Artikel
Reporter: Mulyadi Baim
Editor: Febri D Chaniago
“Tuhan…. Apo bana salah kami,
Oh Tuhan…. Apo bana doso kami
Mangko manyisiah ka pungguang bukik
Ulah dek bansaik pamenan diri
Malang sansaro timpo batimpo ….”
(Tuhan, Apa salah kami, oh… Tuhan, apa dosa kami. Makanya hidup menyisir bukit, karena miskin jadi mainan diri. Malang dan sengsara terus menimpa”)
Lirik Lagu Minang itu pernah dilantunkan penyanyi Minang Odie Malik beberapa tahun lalu, saat Bukik Lantiak di Seberang Palinggam Kecamatan Padang Selatan ditimpa musibah longsor. Namun kali ini bukan membahas masalah musibah, hanya untuk menggambarkan kehidupan seorang janda yang ditinggal mati sang suami tercinta beberapa tahun lalu.
Adalah Marianis, yang nasibnya tidak manis. Tinggal di pinggir bukit di wilayah Mata Air, Kecamatan Padang Selatan, Marianis hidup dalam linangan airmata. Ibu tujuh orang anak berusia 51 tahun ini harus berjuang hidup dalam himpitan kemiskinan, tinggal di rumah yang tidak layak disebut rumah.
Sepeninggal suaminya, Marianis hanya mengandalkan tiga orang anaknya yang bekerja di pencucian motor, di tempat jasa cuci pakaian dan menjadi kuli bangunan. Tiga orang anaknya yang lain, dua orang masih duduk di bangku SD dan satu lagi masih duduk di bangku SMP. Sedangkan satu anak perempuannya terpaksa harus putus sekolah karena tidak ada biaya.
Mulyadi, Reporter www.padangmedia.com yang berkunjung ke tempat tinggal janda ini hanya bisa tertegun menerima curahan “parasaian” dari Marianis. Perempuan dengan gurat letih tergambar jelas di wajahnya yang semakin tua ini bercerita, beruntung tiga orang anaknya bisa bekerja untuk menghidupi ibu dan adik-adiknya walaupun dengan gaji tidak seberapa.
Dengan nada lirih, Marianis bercerita, anaknya yang pertama bekerja di tempat pencucian mobil di daerah Seberang Padang dengan gaji Rp350 ribu seminggu. Anak keduanya bekerja sebagai kuli bangunan namun penghasilannya tidak menentu. terkadang ada kerja, tapi sering liburnya karena tidak ada proyek bangunan dikerjakan. Sedangkan anak ketiga, bekerja di Laundry dengan penghasilan yang juga masih kecil.
“Dari situ kami semua mencukupi kebutuhan hidup sehari-hari dan juga membiaya pendidikan adik-adiknya yang masih sekolah. Saya harus berhemat, berpandai-pandai mengatur belanja yang diberikan anak-anak walau sebetulnya upah yang mereka dapat hanya cukup untuk mereka,” tuturnya.

Cuplikan Catatan
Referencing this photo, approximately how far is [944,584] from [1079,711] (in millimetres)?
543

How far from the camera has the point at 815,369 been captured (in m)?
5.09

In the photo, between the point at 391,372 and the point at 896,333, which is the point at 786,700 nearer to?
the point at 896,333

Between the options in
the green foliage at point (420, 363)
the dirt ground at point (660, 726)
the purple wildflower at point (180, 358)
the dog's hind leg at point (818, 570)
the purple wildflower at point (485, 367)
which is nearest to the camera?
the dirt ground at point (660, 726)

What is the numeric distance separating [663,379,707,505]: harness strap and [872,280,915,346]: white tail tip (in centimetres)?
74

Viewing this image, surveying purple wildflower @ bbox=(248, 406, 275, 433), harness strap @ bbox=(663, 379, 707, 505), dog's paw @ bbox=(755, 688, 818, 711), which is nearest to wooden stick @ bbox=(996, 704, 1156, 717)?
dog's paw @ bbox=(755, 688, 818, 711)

Tugas Latihan
[1] Ambil setiap baris dari catatan yang memuat kata "bbox", dan salin baris-baris itu. Huruf besar dan huruf kecil dibedakan.
[2] Lanjutkan artikel tentang kehidupan Marianis, janda di Mata Air, mulai dari kalimat terakhir yang tersaji.

Jawaban Setiap Tugas
[1]
Viewing this image, surveying purple wildflower @ bbox=(248, 406, 275, 433), harness strap @ bbox=(663, 379, 707, 505), dog's paw @ bbox=(755, 688, 818, 711), which is nearest to wooden stick @ bbox=(996, 704, 1156, 717)?
dog's paw @ bbox=(755, 688, 818, 711)

[2]
Marianis semakin sedih ketika menceritakan kondisi “rumah” yang mereka tempati. Hanya dengan dua kamar, disitulah mereka makan dan tidur. Anak-anak perempuan tidur di dalam kamar sedangkan yang laki-laki tidur di ruangan luar yang sekaligus sebagai ruang tamu dan ruang makan.
Mencoba mengetahui lebih jauh mengenai bantuan atau uluran tangan dari pemerintah, Marianis mengaku pernah didata oleh Ketua Rukun Tetangga (RT), bahkan sering. Namun ia mengaku sejak didata, ia tidak pernah menerima bantuan padahal dia sangat berharap bantuan.
“Saya berharap dan selalu berdoa ada uluran tangan dari pemerintah namun mungkin Tuhan belum mendengar doa saya,” ujarnya pilu.
Dia mengenang, dulu sewaktu suaminya masih ada, pernah terbersit keinginan untuk membangun rumah. Namun keinginan tinggal keinginan karena penghasilan suami sebagai kuli bangunan hanya cukup untuk makan dan biaya hidup sehari-hari. Teringat kenangan itu, airmata Marianis menggenang.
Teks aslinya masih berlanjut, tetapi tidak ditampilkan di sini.